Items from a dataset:

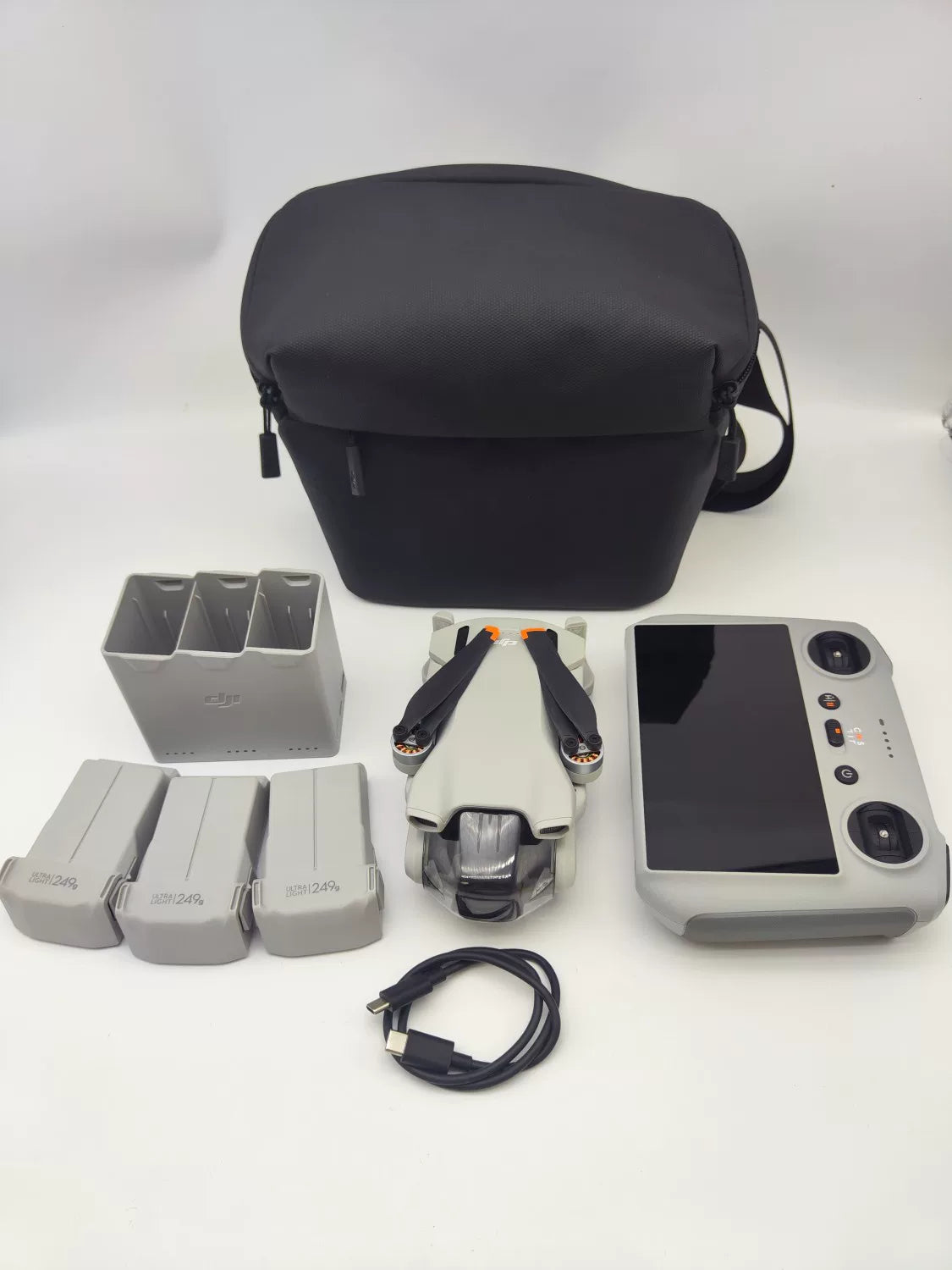 99% New (Mint) DJI mini3 with Screen Fly More Combo with DJI Care Refresh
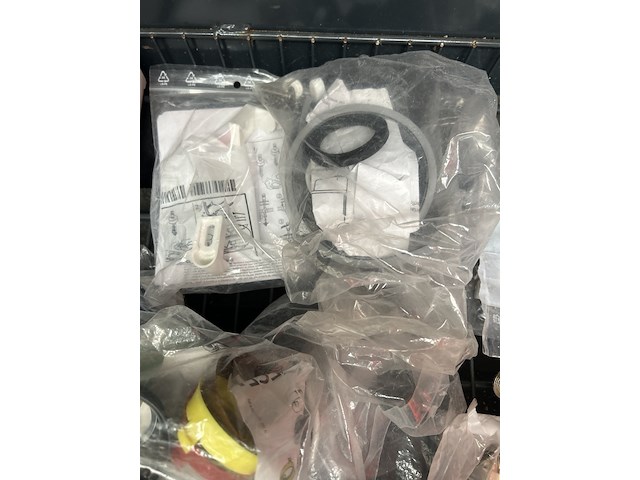 Partij sanitair en badkameraccessoires - afbeelding 6 van  8
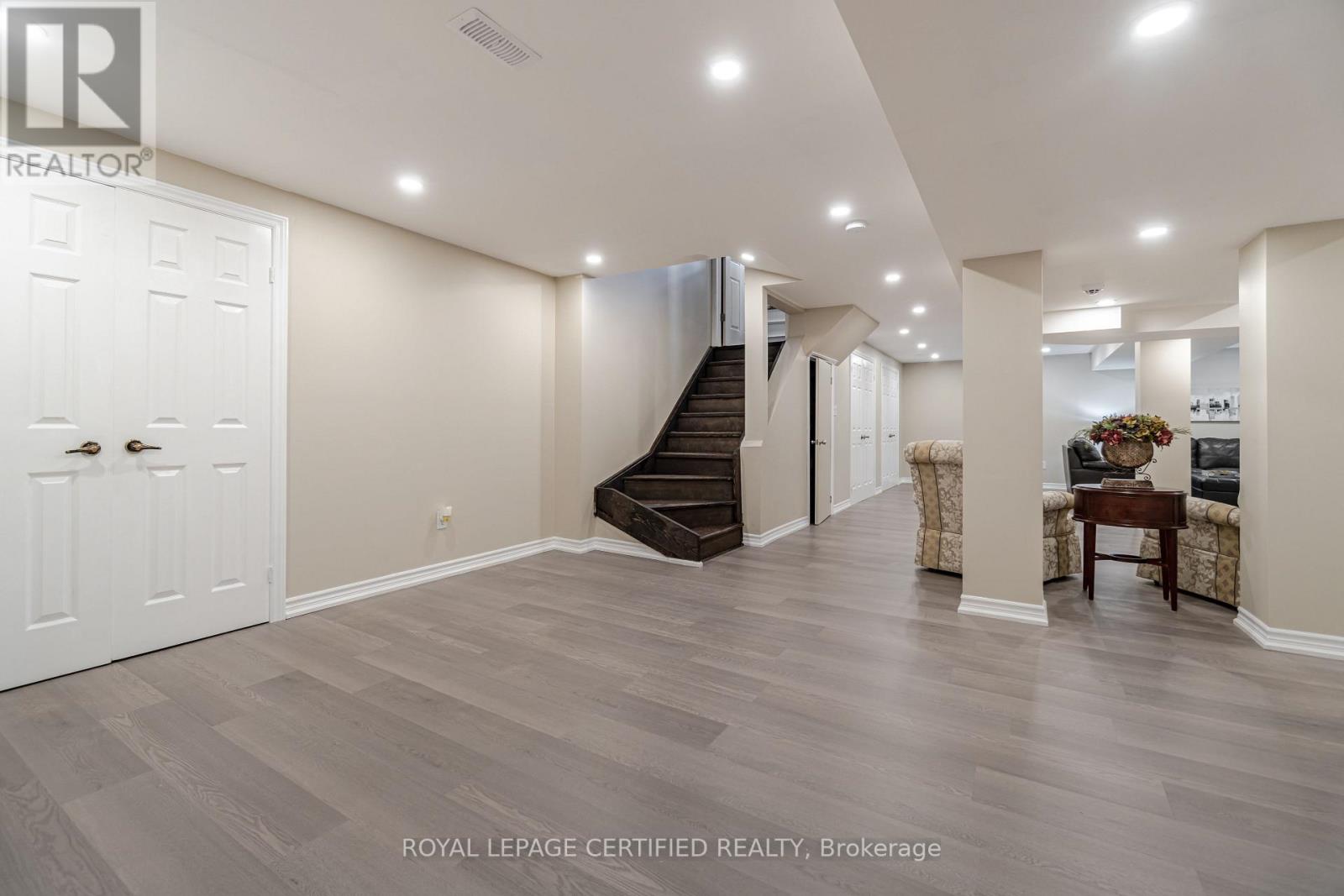 22 BRADWICK CRT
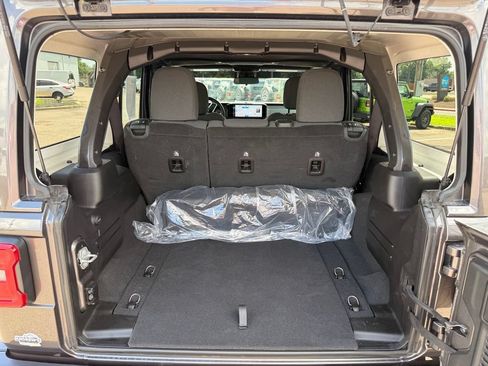 Used 2025 Jeep Wrangler Unlimited Sahara AWD/4WD image 55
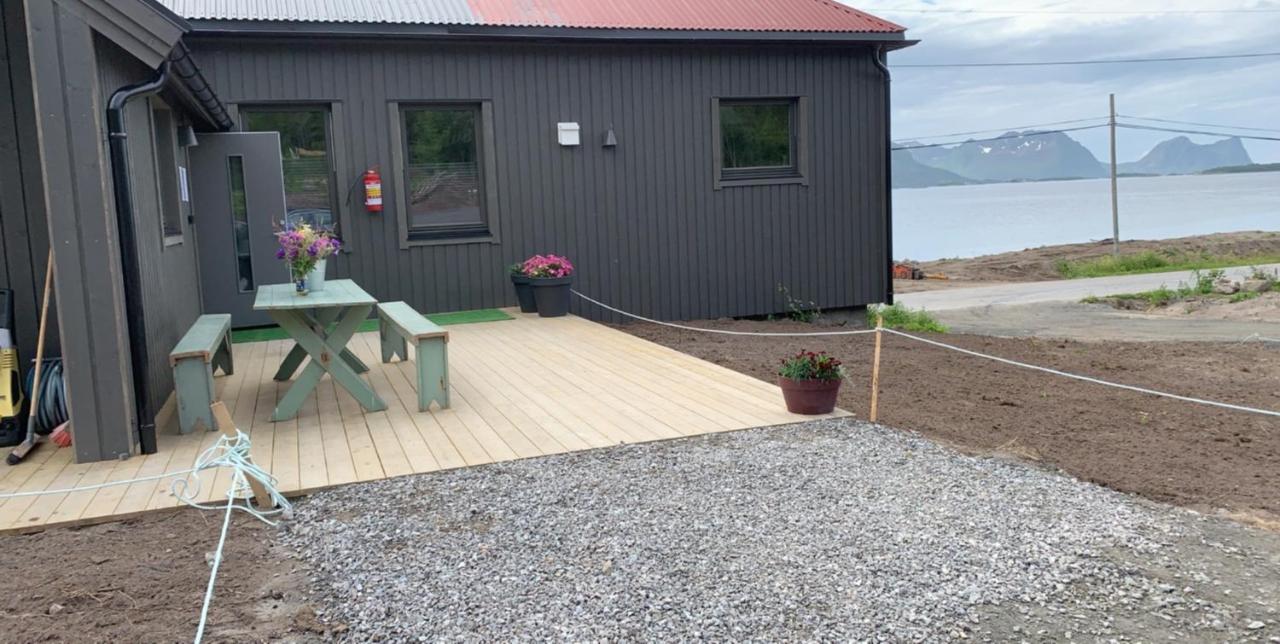 Hotel Bedehuset Basecamp Senja Skaland Esterno foto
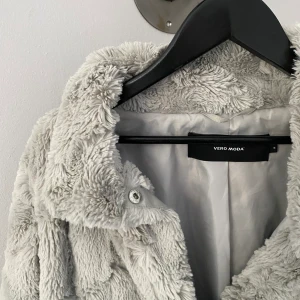 Ljusgrå päls  - Ljusgrå päls från Vera Moda i mycket gott skick. Orginalpris 400kr. Riktigt fin jacka till våren! 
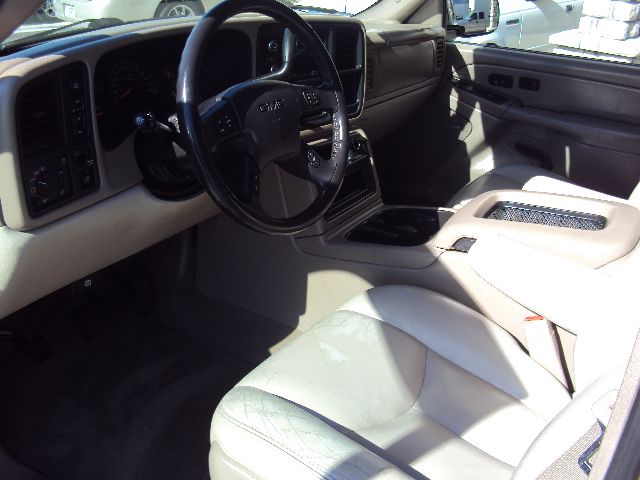 GMC Yukon 2005 photo 3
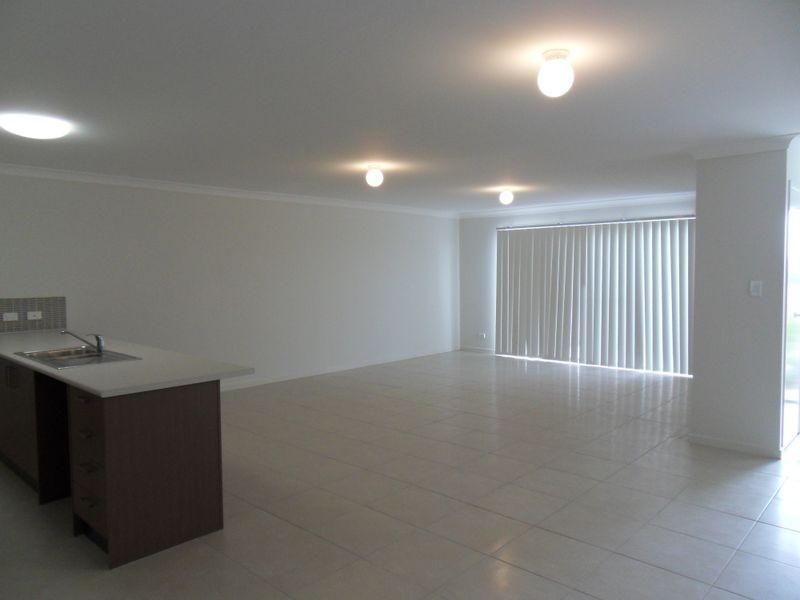 2/30 Aldgate Crescent, Pacific Pines QLD 4211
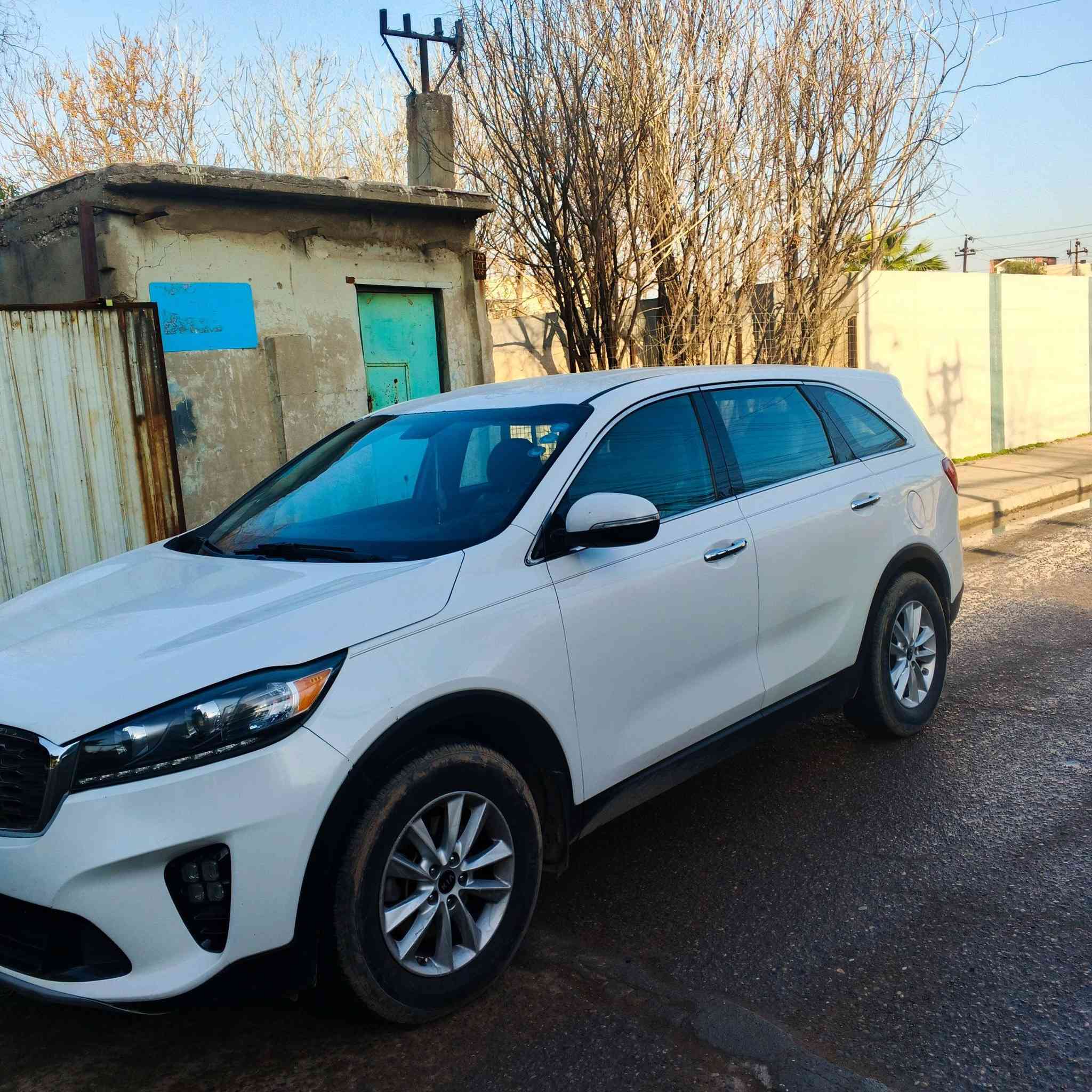 السلام عليكم اخوان سياره سورينتو للبيع 2019 وارد امريكي 4سلندر  ماشيه 87الف رادار خلفي استفسار *********** واتساب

WHAT IS BEING ASKED: Pull every line of text from the data above, word for word, and leave out the pictures.

THE COMPLETED TASK:
 99% New (Mint) DJI mini3 with Screen Fly More Combo with DJI Care Refresh
 Partij sanitair en badkameraccessoires - afbeelding 6 van  8
 22 BRADWICK CRT
 Used 2025 Jeep Wrangler Unlimited Sahara AWD/4WD image 55
 Hotel Bedehuset Basecamp Senja Skaland Esterno foto
 Ljusgrå päls  - Ljusgrå päls från Vera Moda i mycket gott skick. Orginalpris 400kr. Riktigt fin jacka till våren! 
 GMC Yukon 2005 photo 3
 2/30 Aldgate Crescent, Pacific Pines QLD 4211
 السلام عليكم اخوان سياره سورينتو للبيع 2019 وارد امريكي 4سلندر  ماشيه 87الف رادار خلفي استفسار *********** واتساب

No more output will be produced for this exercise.